Sustainability reporting is evolving rapidly, yet one concept continues to stand out as a cornerstone of high-quality disclosure: double materiality. As global standard-setters and jurisdictions align around this approach, it’s clear that double materiality is not just a European trend but a global imperative. Let’s dive into why this matters and what it means for the future of sustainability reporting.
What is Double Materiality?
Double materiality is a framework that requires companies to assess and report on two key dimensions:
Impact Materiality: How a company’s operations affect the environment, society, and stakeholders.
Financial Materiality: How sustainability-related risks and opportunities impact the company’s financial performance.
This dual lens ensures a comprehensive view of a company’s sustainability performance, balancing stakeholder interests with financial realities.
The Debate: Double vs. Single Materiality
Recently, rumors have swirled that the EU’s upcoming Omnibus package might dilute the Corporate Sustainability Reporting Directive (CSRD) by shifting from double to single (financial) materiality. However, global leaders and standard setters pushed back, arguing that abandoning double materiality would be a step backward.
Emmanuel Faber, Chair of the International Sustainability Standards Board (ISSB), emphasized that there is “no reason to abandon double materiality.” He prefers the term “multi-stakeholder reporting,” which reflects the diverse dialogues and perspectives involved in sustainability reporting.
Faber highlighted that over 35 jurisdictions worldwide have committed to adopting ISSB Standards, with many strategically collaborating with the Global Reporting Initiative (GRI) to integrate multi-stakeholder reporting. This partnership allows companies to assess both their impacts (GRI) and financial risks and opportunities (ISSB) seamlessly.
A Global Movement Toward Double Materiality
The momentum behind double materiality is undeniable, and its adoption is accelerating globally. According to the S&P Global Corporate Sustainability Assessment (CSA) 2024, 48% of assessed companies worldwide now base their sustainability reporting on the principle of double materiality. This growing adoption underscores its importance as a best practice for corporate transparency and accountability.

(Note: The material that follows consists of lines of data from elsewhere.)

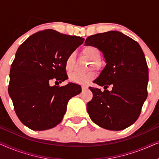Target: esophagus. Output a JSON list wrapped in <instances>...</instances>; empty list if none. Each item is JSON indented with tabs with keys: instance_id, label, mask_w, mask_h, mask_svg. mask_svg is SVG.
<instances>
[{
	"instance_id": "esophagus-1",
	"label": "esophagus",
	"mask_w": 159,
	"mask_h": 159,
	"mask_svg": "<svg viewBox=\"0 0 159 159\" xmlns=\"http://www.w3.org/2000/svg\"><path fill=\"white\" fill-rule=\"evenodd\" d=\"M82 90H87V89H88V87L85 86V85H82Z\"/></svg>"
}]
</instances>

Key insights from the CSA reveal how companies are operationalizing double materiality:
- 67% of companies publicly disclose their materiality determination process.
- Of those, 78% involve external stakeholders in the process, recognizing the critical role of diverse perspectives in identifying material issues.
- 70% use a materiality matrix to prioritize and visualize their sustainability topics.
- 45% secure board or management endorsement for their material issues, highlighting moderate leadership buy-in.
- However, only 15% currently verify their materiality process through third-party assurance, a practice likely to increase due to CSRD’s assurance requirements.
These trends reflect a broader shift toward transparency, stakeholder engagement, and accountability in sustainability reporting. Companies are increasingly recognizing that double materiality is not just a compliance exercise but a strategic tool for understanding risks, opportunities, and impacts.
Why Double Materiality Matters
Last month, GRI urged the EU to maintain double materiality as the foundation of the CSRD, citing its ability to:
- Drive high-quality sustainability reporting.
- Strengthen Europe’s competitiveness in the global market.
- Support the European Green Deal by enabling companies to better navigate risks and deliver on sustainability goals.
When on 26 February the European Commissions released its Omnibus proposal, it became clear that the efforts to highlight the importance of double materiality paid off. Double materiality remains at the core of the CSRD.
What’s more, the rest of the world (those outside the EU) continue to steadily recognise the importance of double materiality and are using the CSRD DMA process in combination with the GRI+ISSB standards as their solution.
What Should Companies Do Next?
For businesses looking to stay ahead in this evolving landscape, here are key actions to consider:
- Adopt Double Materiality Fully: Whether through CSRD or a GRI+ISSB approach, embrace the dual lens of impact and financial materiality.
- Disclose the Materiality Process: Provide granular details about how material issues are identified, prioritized, and validated.
- Enhance Stakeholder Engagement: Involve a diverse range of stakeholders, including marginalized or underrepresented groups, to ensure a comprehensive understanding of material issues.
- Strengthen Governance: Secure leadership buy-in and board endorsement for material topics to align sustainability efforts with strategic goals.
- Integrate with Risk Management: Link materiality processes with enterprise risk management (ERM) to create a holistic view of risks and opportunities.
- Invest in Tools and Verification: Use advanced tools to monitor material issues continuously and consider third-party verification to enhance credibility.
Double materiality is more than a reporting requirement—it’s a strategic tool for building trust, managing risks, and driving sustainable growth. Both the EU and the rest of the world are embracing double materiality as the gold standard for sustainability reporting.
As businesses and regulators navigate this evolving landscape, one thing is clear: double materiality is here to stay.